I found a fix for my issue.
The official release notes mention
Enabled the nvidia-drm fbdev=1 option by default. When supported by the kernel and the nvidia-drm modeset=1 option is enabled, nvidia-drm will replace the system’s framebuffer console with one driven by DRM.
This feature can be disabled by setting fbdev=0.
I don’t have any monitor connected to the GPU so there shouldn’t be any need for this. I added options nvidia-drm fbdev=0
in /etc/modprobe/nvidia.conf and the power consumption went down from 18W to 7W on the next boot.
That also seemed to have fixed some flickering I started to notice during the boot sequence.

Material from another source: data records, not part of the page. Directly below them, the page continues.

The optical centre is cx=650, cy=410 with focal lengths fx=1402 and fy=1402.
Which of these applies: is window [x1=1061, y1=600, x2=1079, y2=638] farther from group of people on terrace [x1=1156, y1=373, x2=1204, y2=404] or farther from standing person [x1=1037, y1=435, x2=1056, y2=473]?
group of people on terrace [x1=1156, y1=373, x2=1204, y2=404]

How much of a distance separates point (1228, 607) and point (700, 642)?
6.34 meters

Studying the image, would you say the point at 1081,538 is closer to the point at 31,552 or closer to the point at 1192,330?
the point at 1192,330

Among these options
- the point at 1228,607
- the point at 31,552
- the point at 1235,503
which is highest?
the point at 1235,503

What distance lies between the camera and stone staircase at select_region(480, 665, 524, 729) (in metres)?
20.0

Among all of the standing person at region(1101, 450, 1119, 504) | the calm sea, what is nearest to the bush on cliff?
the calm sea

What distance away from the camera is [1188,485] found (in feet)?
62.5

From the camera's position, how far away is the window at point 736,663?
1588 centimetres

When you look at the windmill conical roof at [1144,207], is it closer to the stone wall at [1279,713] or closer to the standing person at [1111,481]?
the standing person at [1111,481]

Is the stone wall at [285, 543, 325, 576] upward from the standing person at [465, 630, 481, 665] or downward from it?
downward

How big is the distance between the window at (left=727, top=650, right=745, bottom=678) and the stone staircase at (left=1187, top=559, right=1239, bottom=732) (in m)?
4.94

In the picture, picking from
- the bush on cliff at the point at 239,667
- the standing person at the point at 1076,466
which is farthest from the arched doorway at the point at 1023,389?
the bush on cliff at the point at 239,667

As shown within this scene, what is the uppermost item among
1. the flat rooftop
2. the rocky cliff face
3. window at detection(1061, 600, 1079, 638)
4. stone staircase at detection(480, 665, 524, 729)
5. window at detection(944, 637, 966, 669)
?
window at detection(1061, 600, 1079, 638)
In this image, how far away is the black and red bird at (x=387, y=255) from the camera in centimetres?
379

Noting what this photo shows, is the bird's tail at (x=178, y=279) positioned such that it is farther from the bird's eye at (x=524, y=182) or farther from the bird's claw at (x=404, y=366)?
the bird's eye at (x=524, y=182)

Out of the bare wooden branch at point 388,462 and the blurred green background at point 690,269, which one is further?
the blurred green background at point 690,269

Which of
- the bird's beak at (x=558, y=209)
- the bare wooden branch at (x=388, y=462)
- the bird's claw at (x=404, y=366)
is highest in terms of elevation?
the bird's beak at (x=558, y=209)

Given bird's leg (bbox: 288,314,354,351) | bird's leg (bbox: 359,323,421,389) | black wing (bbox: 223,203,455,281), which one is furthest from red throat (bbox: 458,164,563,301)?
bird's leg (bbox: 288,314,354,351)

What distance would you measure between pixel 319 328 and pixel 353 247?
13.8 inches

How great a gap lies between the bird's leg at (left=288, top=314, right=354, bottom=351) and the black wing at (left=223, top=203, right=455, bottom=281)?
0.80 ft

+-----------------------------------------------------------------------------------------+
| NVIDIA-SMI 570.86.15 Driver Version: 570.86.15 CUDA Version: 12.8 |
|-----------------------------------------+------------------------+----------------------+
| GPU Name Persistence-M | Bus-Id Disp.A | Volatile Uncorr. ECC |
| Fan Temp Perf Pwr:Usage/Cap | Memory-Usage | GPU-Util Compute M. |
| | | MIG M. |
|=========================================+========================+======================|
| 0 NVIDIA GeForce RTX 3080 Ti Off | 00000000:01:00.0 Off | N/A |
| 0% 41C P8 7W / 200W | 2MiB / 12288MiB | 0% Default |
| | | N/A |
+-----------------------------------------+------------------------+----------------------+
@damob7890 and potentially @morgwai666 pretty sure this option would work for you too since you have an otherwise completely empty workload on your GPUs like I do.